» Requirement
Omit the pictures, please, and give each record below again exactly.

» Saved entries
********
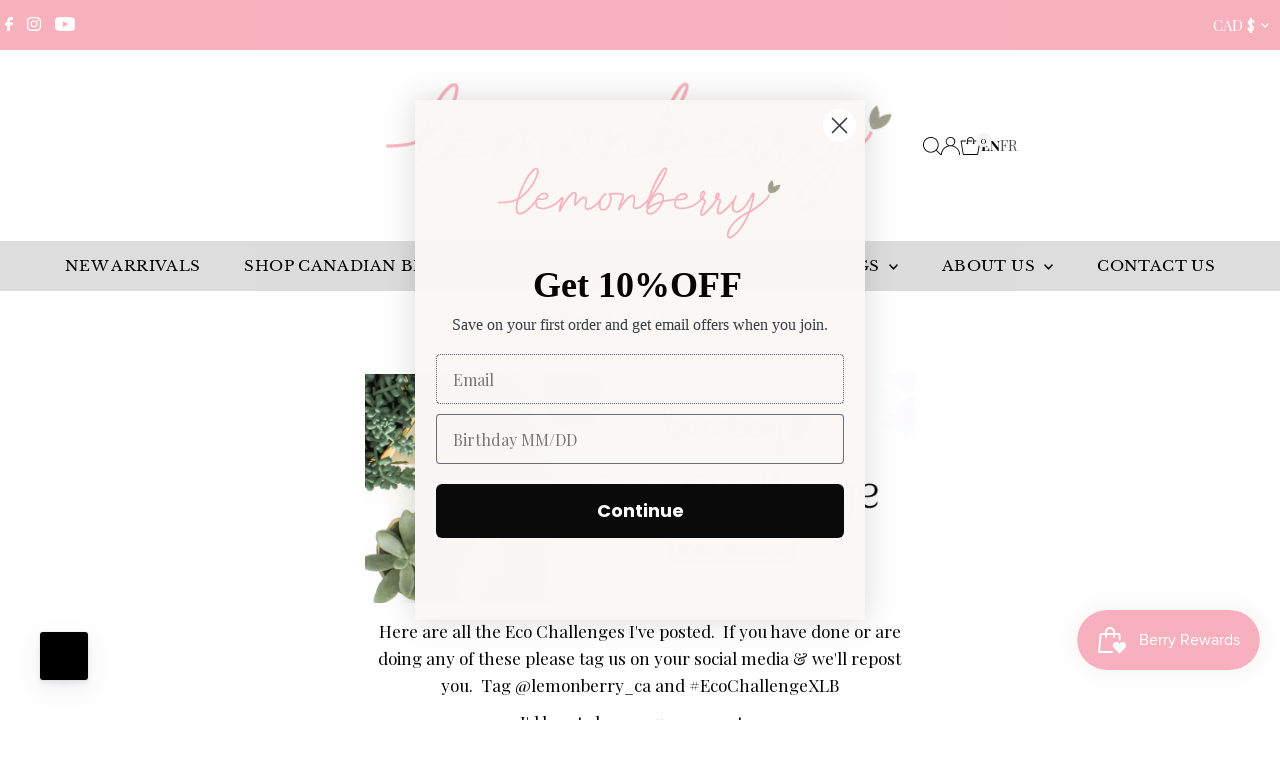

--- FILE ---
content_type: text/css
request_url: https://www.lemonberry.ca/cdn/shop/t/19/assets/component-header-disclosures.css?v=128212621112213466341761611103
body_size: 314
content:
/** Shopify CDN: Minification failed

Line 67:28 Unterminated string token

**/

.announcement__bar-section noscript .selectors-form__select {
  position: relative;
  white-space: nowrap;
  color: var(--announcement-text);
  border: 1px solid var(--announcement-text);
  border-right: 0;
  border-radius: 3px;
  border-top-right-radius: 0px;
  border-bottom-right-radius: 0px;
  background-color: var(--announcement-background);
  margin: 0;
}
.announcement__bar-section noscript form {
  margin-bottom: 0;
}
.announcement__bar-section noscript .localization-selector {
  margin-bottom: 0;
  font-size: var(--font-size, 14px) !important;
}
.announcement__bar-section noscript .selectors-form__select select {
  padding-right: 30px !important;
  padding-left: 10px !important;
  margin-bottom: 0px;
  max-width: 150px;
  height: 30px;
 line-height: 30px !important;
}
.announcement__bar-section noscript .selectors-form__select svg {
  position: absolute;
  top: 50%;
  transform: translateY(-50%);
  right: 10px;
  pointer-events: none;
  fill: var(--announcement-text);
}
.announcement__bar-section .disclosure__toggle svg:hover g {
  fill: var(--announcement-text);
}
.announcement__bar-section noscript .localization-form__noscript-btn {
  border: 1px solid var(--announcement-text);
  border-radius: 3px;
  border-top-left-radius: 0px;
  border-bottom-left-radius: 0;
  margin-bottom: 0;
  line-height: 30px !important;
}
.announcement__bar-section .disclosure {
   position: relative;
}
.announcement__bar-section .disclosure__toggle {
   background: transparent;
   white-space: nowrap;
   color: var(--announcement-text);
   font-size: var(--font-size);
   margin: 0;
   padding: 0 !important;
   display: inline-block;
   text-transform: capitalize;
   border-radius: unset !important;
   line-height: unset !important;
   height: unset !important'
}
.announcement__bar-section .selectors-form {
  margin-bottom: 0 !important;
}
.announcement__bar-section form#localization_form {
   margin: 0;
}
.announcement__bar-section .disclosure-list {
   background-color: var(--background);
   border: 1px solid var(--dotted-color);
   border-radius: 5px;
   top: 105%;
   right: 0;
   padding: 10px 0;
   position: absolute;
   display: none;
   min-height: 92px;
   max-height: 320px;
   z-index: 11;
   line-height: 20px;
   text-align: left;
   list-style: none;
}
.announcement__bar-section .disclosure-list--visible {
   display: block;
}
.announcement__bar-section ul.disclosure--list_ul {
  list-style: none;
  height: 290px;
  overflow-y: auto;
  overflow-x: hidden;
  margin-bottom: 0;
}

.announcement__bar-section .disclosure-list__item {
   padding: 5px 15px !important;
   text-align: left;
   width: 280px;
}
.announcement__bar-section .disclosure-list__item:active {
   background-color: rgba(128, 128, 128, 0.2);
}
.announcement__bar-section .disclosure-list__option {
   color: var(--text-color);
   text-transform: capitalize;
   display: flex;
   justify-content: flex-start;
   align-items: center;
   gap: 5px;
   line-height: 1.5;
}
.announcement__bar-section .disclosure-list__option .country--name_container {
   opacity: 0.5;
}

.announcement__bar-section .disclosure-list__item--current .country--name_container {
   opacity:1;
}

.announcement__bar-section .disclosure-list__option .localization-form__currency {
  flex: 0 0 auto;
}

div#HeaderLanguageList ul.disclosure--list_ul {
  height: 200px !important;
}

div#HeaderLanguageList ul.disclosure--list_ul .disclosure-list__item {
  width: 200px;
}


.announcement__bar-section .selectors-form {
  display: -webkit-flex;
  display: -ms-flexbox;
  display: flex;
  /*// necessary for ie10*/
  width: 100%;
  justify-content: center;
  flex-wrap: wrap;
  margin-bottom: 10px;
}
@media (min-width: 980px) {
  .announcement__bar-section .selectors-form {
    flex-wrap: nowrap;
  }
}
.announcement__bar-section .selectors-form__item {
  margin: 0 5px;
}
@media (min-width: 980px) {
  .announcement__bar-section .selectors-form__item {
    padding-bottom: 0;
  }
  .announcement__bar-section .selectors-form__item {
    margin: 0 5px 0 0;
  }
}

.announcement__bar-section span.country--flag {
  height: 18px;
  width: 18px;
  border-radius: 50% !important;
  overflow: hidden;
  margin-right: 5px;
  display: flex;
  flex: 0 0 18px;
}
.announcement__bar-section .disclosure__toggle__flag {
  width: 100% !important;
  height: 18px;
  object-fit: cover;
}
.announcement__bar-section .disclosure__toggle {
  display: flex;
  flex-wrap: nowrap;
  justify-content: space-around;
  align-items: center;
}
.announcement__bar-section .disclosure__toggle svg {
  min-width: 20px;
}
********
» Output for this task
--- FILE ---
content_type: text/css
request_url: https://www.lemonberry.ca/cdn/shop/t/19/assets/component-header-disclosures.css?v=128212621112213466341761611103
body_size: 314
content:
/** Shopify CDN: Minification failed

Line 67:28 Unterminated string token

**/

.announcement__bar-section noscript .selectors-form__select {
  position: relative;
  white-space: nowrap;
  color: var(--announcement-text);
  border: 1px solid var(--announcement-text);
  border-right: 0;
  border-radius: 3px;
  border-top-right-radius: 0px;
  border-bottom-right-radius: 0px;
  background-color: var(--announcement-background);
  margin: 0;
}
.announcement__bar-section noscript form {
  margin-bottom: 0;
}
.announcement__bar-section noscript .localization-selector {
  margin-bottom: 0;
  font-size: var(--font-size, 14px) !important;
}
.announcement__bar-section noscript .selectors-form__select select {
  padding-right: 30px !important;
  padding-left: 10px !important;
  margin-bottom: 0px;
  max-width: 150px;
  height: 30px;
 line-height: 30px !important;
}
.announcement__bar-section noscript .selectors-form__select svg {
  position: absolute;
  top: 50%;
  transform: translateY(-50%);
  right: 10px;
  pointer-events: none;
  fill: var(--announcement-text);
}
.announcement__bar-section .disclosure__toggle svg:hover g {
  fill: var(--announcement-text);
}
.announcement__bar-section noscript .localization-form__noscript-btn {
  border: 1px solid var(--announcement-text);
  border-radius: 3px;
  border-top-left-radius: 0px;
  border-bottom-left-radius: 0;
  margin-bottom: 0;
  line-height: 30px !important;
}
.announcement__bar-section .disclosure {
   position: relative;
}
.announcement__bar-section .disclosure__toggle {
   background: transparent;
   white-space: nowrap;
   color: var(--announcement-text);
   font-size: var(--font-size);
   margin: 0;
   padding: 0 !important;
   display: inline-block;
   text-transform: capitalize;
   border-radius: unset !important;
   line-height: unset !important;
   height: unset !important'
}
.announcement__bar-section .selectors-form {
  margin-bottom: 0 !important;
}
.announcement__bar-section form#localization_form {
   margin: 0;
}
.announcement__bar-section .disclosure-list {
   background-color: var(--background);
   border: 1px solid var(--dotted-color);
   border-radius: 5px;
   top: 105%;
   right: 0;
   padding: 10px 0;
   position: absolute;
   display: none;
   min-height: 92px;
   max-height: 320px;
   z-index: 11;
   line-height: 20px;
   text-align: left;
   list-style: none;
}
.announcement__bar-section .disclosure-list--visible {
   display: block;
}
.announcement__bar-section ul.disclosure--list_ul {
  list-style: none;
  height: 290px;
  overflow-y: auto;
  overflow-x: hidden;
  margin-bottom: 0;
}

.announcement__bar-section .disclosure-list__item {
   padding: 5px 15px !important;
   text-align: left;
   width: 280px;
}
.announcement__bar-section .disclosure-list__item:active {
   background-color: rgba(128, 128, 128, 0.2);
}
.announcement__bar-section .disclosure-list__option {
   color: var(--text-color);
   text-transform: capitalize;
   display: flex;
   justify-content: flex-start;
   align-items: center;
   gap: 5px;
   line-height: 1.5;
}
.announcement__bar-section .disclosure-list__option .country--name_container {
   opacity: 0.5;
}

.announcement__bar-section .disclosure-list__item--current .country--name_container {
   opacity:1;
}

.announcement__bar-section .disclosure-list__option .localization-form__currency {
  flex: 0 0 auto;
}

div#HeaderLanguageList ul.disclosure--list_ul {
  height: 200px !important;
}

div#HeaderLanguageList ul.disclosure--list_ul .disclosure-list__item {
  width: 200px;
}


.announcement__bar-section .selectors-form {
  display: -webkit-flex;
  display: -ms-flexbox;
  display: flex;
  /*// necessary for ie10*/
  width: 100%;
  justify-content: center;
  flex-wrap: wrap;
  margin-bottom: 10px;
}
@media (min-width: 980px) {
  .announcement__bar-section .selectors-form {
    flex-wrap: nowrap;
  }
}
.announcement__bar-section .selectors-form__item {
  margin: 0 5px;
}
@media (min-width: 980px) {
  .announcement__bar-section .selectors-form__item {
    padding-bottom: 0;
  }
  .announcement__bar-section .selectors-form__item {
    margin: 0 5px 0 0;
  }
}

.announcement__bar-section span.country--flag {
  height: 18px;
  width: 18px;
  border-radius: 50% !important;
  overflow: hidden;
  margin-right: 5px;
  display: flex;
  flex: 0 0 18px;
}
.announcement__bar-section .disclosure__toggle__flag {
  width: 100% !important;
  height: 18px;
  object-fit: cover;
}
.announcement__bar-section .disclosure__toggle {
  display: flex;
  flex-wrap: nowrap;
  justify-content: space-around;
  align-items: center;
}
.announcement__bar-section .disclosure__toggle svg {
  min-width: 20px;
}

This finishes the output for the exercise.